Nathan Caldecott from the Ruskin School of Art at the University of Oxford is exhibiting his work at Modern Art Oxford as part of the Platform Graduate Award 2017. Below he talks about his work and the inspiration behind it.
My practice as an artist has a focus on digital models, and the statehood they adopt in digital and physical spaces. The work I’ve been making over the last 2 years is a redirected form of minimalist sculpture, acting as diagrams and stations for these models, while using objects of value to intercept their visual systems. Engaging with architecture, finance, and social theory, I render these models into minimal systems of grids and cubes, affording a conversation between the newly empowered and embedded sense of construction in these larger systems, and the detachment of their complexity and scale.

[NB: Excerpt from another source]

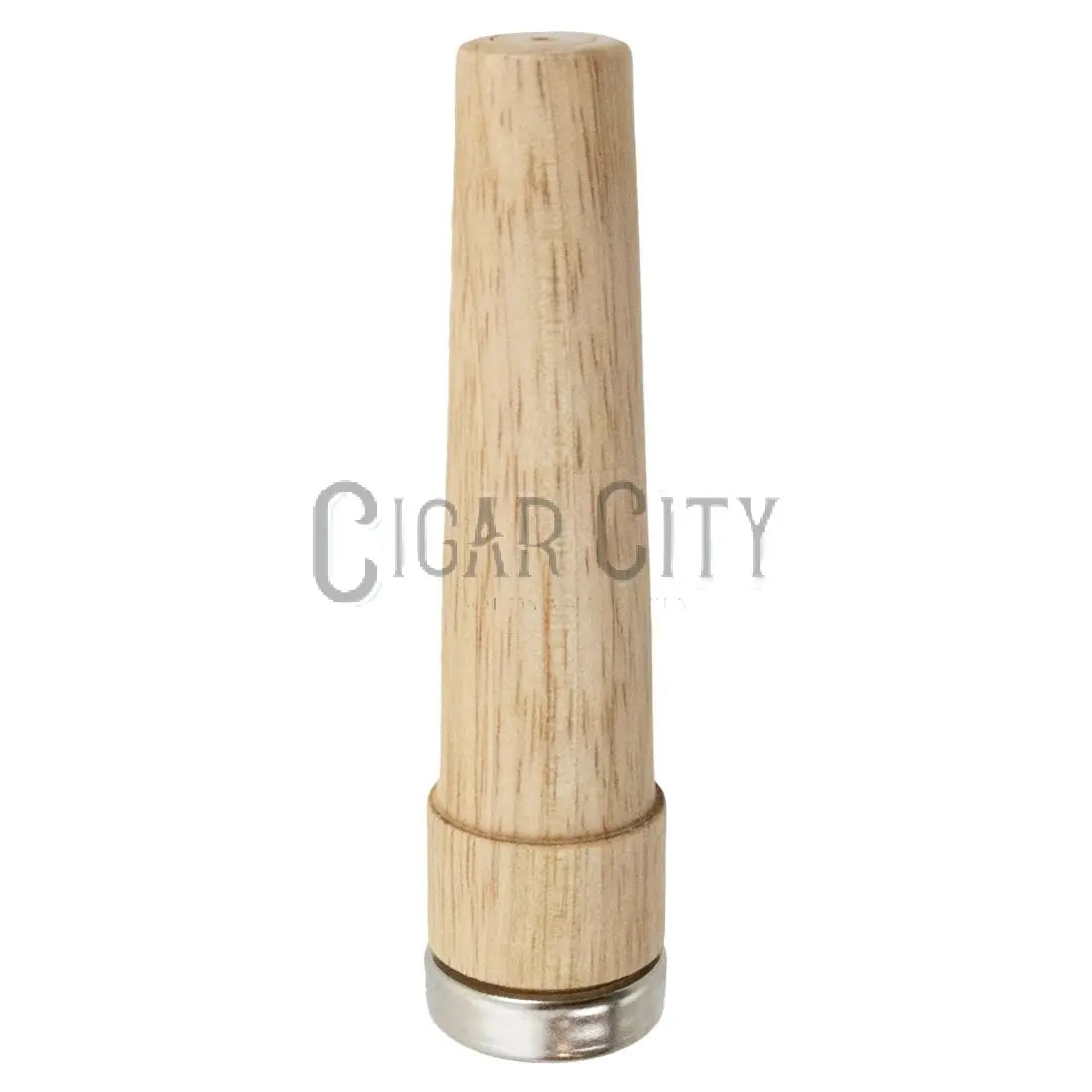 Unger Threaded Wood Cone Adapter WindowCleaner.com
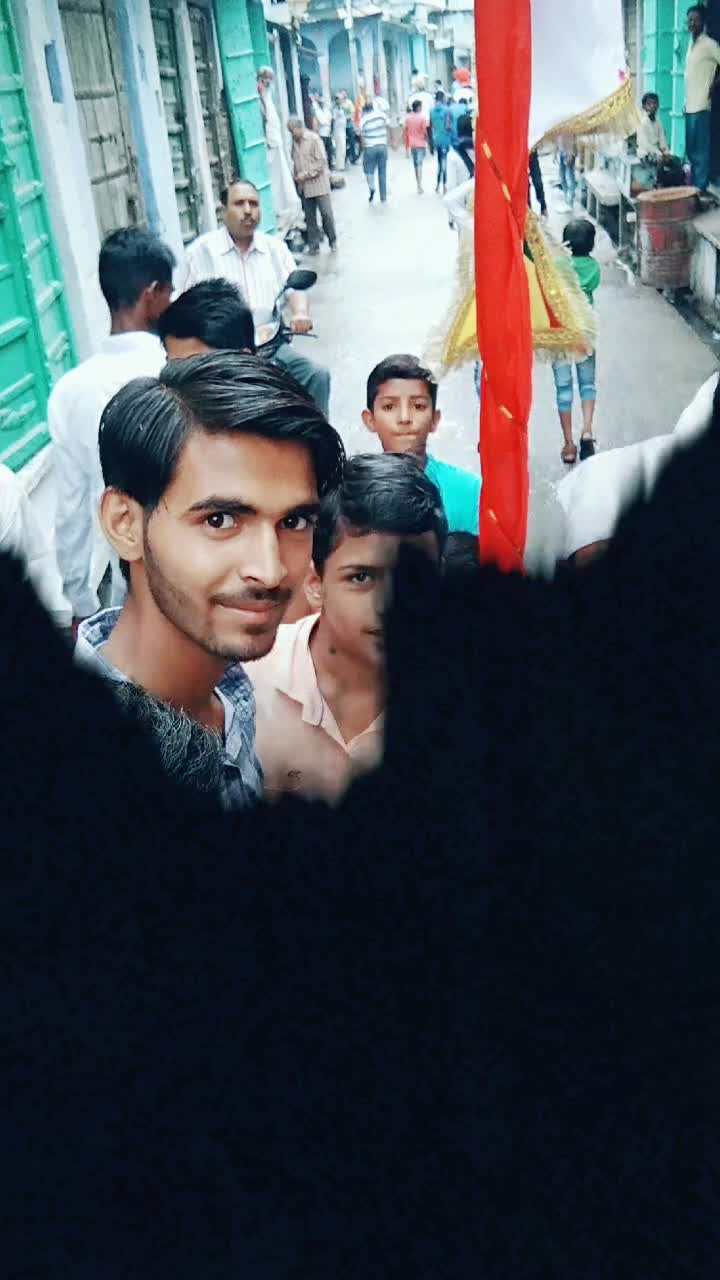 @Vinod Saini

The threshold this opens up continues into my process, which sends back and forth from laptop to workshop. In my work, it creates a distinct distance between the role of the cube or grid as a structural unit, and the role it could play as a physical container of value. With my digital images, I prototype shapes and formations on the computer alone, their containership limited to source images compressed into small pixel grids, their unit value then enlarged into more unique sets. For my sculptures, this distance is more visible and separate, and allows me to push apart digitised incidents of form, and the material incidents of surface that I apply to them.
The centrepiece of my exhibition at Platform – a set of 6 kiltered cubes – references modes of conduction, carrying an unused 12-bit binary encryption into its structure, while being loaded with a mix of mythical, material and dematerial surfaces, including diamonds and carbon nanotubes. It’s joined by a floor installation of the first BlackBerry mobile cameraphones, that were joined in an encrypted network before being shredded and laid in a large grid. Completing the room is a GIF misusing the algorithm Photoshop uses to compress moving images, translating a set of identical rotated gradients into different tonal patterns. The GIF is displayed as a set of 4 Giclee prints.
I’m very excited to see how the pieces in Render Stations – all coming from different lines of enquiry – form a suite of work, and how they play out in a public setting alongside the Aleksandra Mir and Rose Finn-Kelcey shows upstairs. I’m especially grateful to the team at Modern Art Oxford and the Ruskin for the opportunity.